— Begin PASSAGE TO READ —

Buy it from Bandcamp.

Drahla “Default Parody”

Here’s another post-punk song. I read a tweet today by the English music critic Tom Ewing who was lamenting how post-punk started as a framework for experimentation and pushing beyond genre constraints, but its cyclical revivals treat the sound as a genre like any other. It’s iterative rather than explorative. I think this is a good point, but I don’t think the intentions of the artists who establish a genre ever really factor into how other artists end up playing with their conventions. Every genre convention wasn’t conventional at some point.

Drahla are very good at what they do even if what they do isn’t at all original. I think the post-punk aesthetic is something that’s mostly interesting depending on the energy of the execution, how much musicians throw themselves into the deep end of the sound. “Default Parody” has a cool groove and appealing deadpan vocals, but it clicks mainly because the guitarists sound like they’re having a great time wringing the sickest, most abrasive sounds out of their instruments. Even if a lot of the song feels rigid and mechanical, those guitars make it all sound wild.

— End PASSAGE TO READ —

**TASK BRIEF**
Reproduce word for word the part of the Drahla review starting with "Here’s another post-punk" and going on through "at some point.". The rows come from a separate source and have no connection to the Drahla review.

— Begin GIVEN INFORMATION —

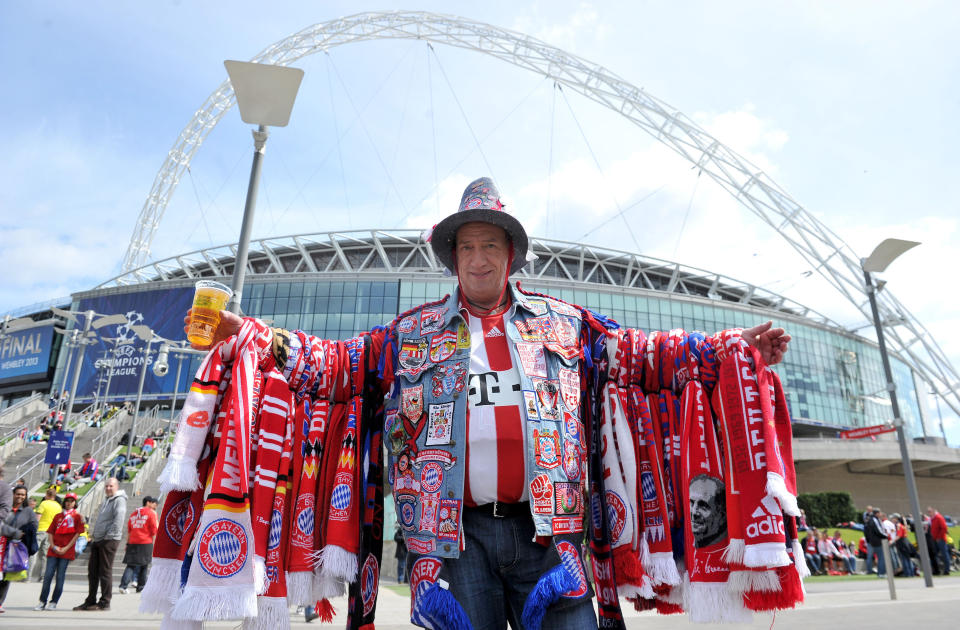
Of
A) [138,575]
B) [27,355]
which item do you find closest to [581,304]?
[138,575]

— End GIVEN INFORMATION —
— Begin GIVEN INFORMATION —

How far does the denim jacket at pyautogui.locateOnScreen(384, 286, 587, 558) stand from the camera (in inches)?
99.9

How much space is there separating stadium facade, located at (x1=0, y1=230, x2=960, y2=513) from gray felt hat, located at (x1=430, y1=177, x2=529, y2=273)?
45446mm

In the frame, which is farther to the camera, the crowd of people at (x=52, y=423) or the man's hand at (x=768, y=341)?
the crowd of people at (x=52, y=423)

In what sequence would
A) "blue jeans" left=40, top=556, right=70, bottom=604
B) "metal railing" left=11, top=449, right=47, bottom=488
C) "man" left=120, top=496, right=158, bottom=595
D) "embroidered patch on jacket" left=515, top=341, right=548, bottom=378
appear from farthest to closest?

— End GIVEN INFORMATION —

**COMPLETE ANSWER**
Here’s another post-punk song. I read a tweet today by the English music critic Tom Ewing who was lamenting how post-punk started as a framework for experimentation and pushing beyond genre constraints, but its cyclical revivals treat the sound as a genre like any other. It’s iterative rather than explorative. I think this is a good point, but I don’t think the intentions of the artists who establish a genre ever really factor into how other artists end up playing with their conventions. Every genre convention wasn’t conventional at some point.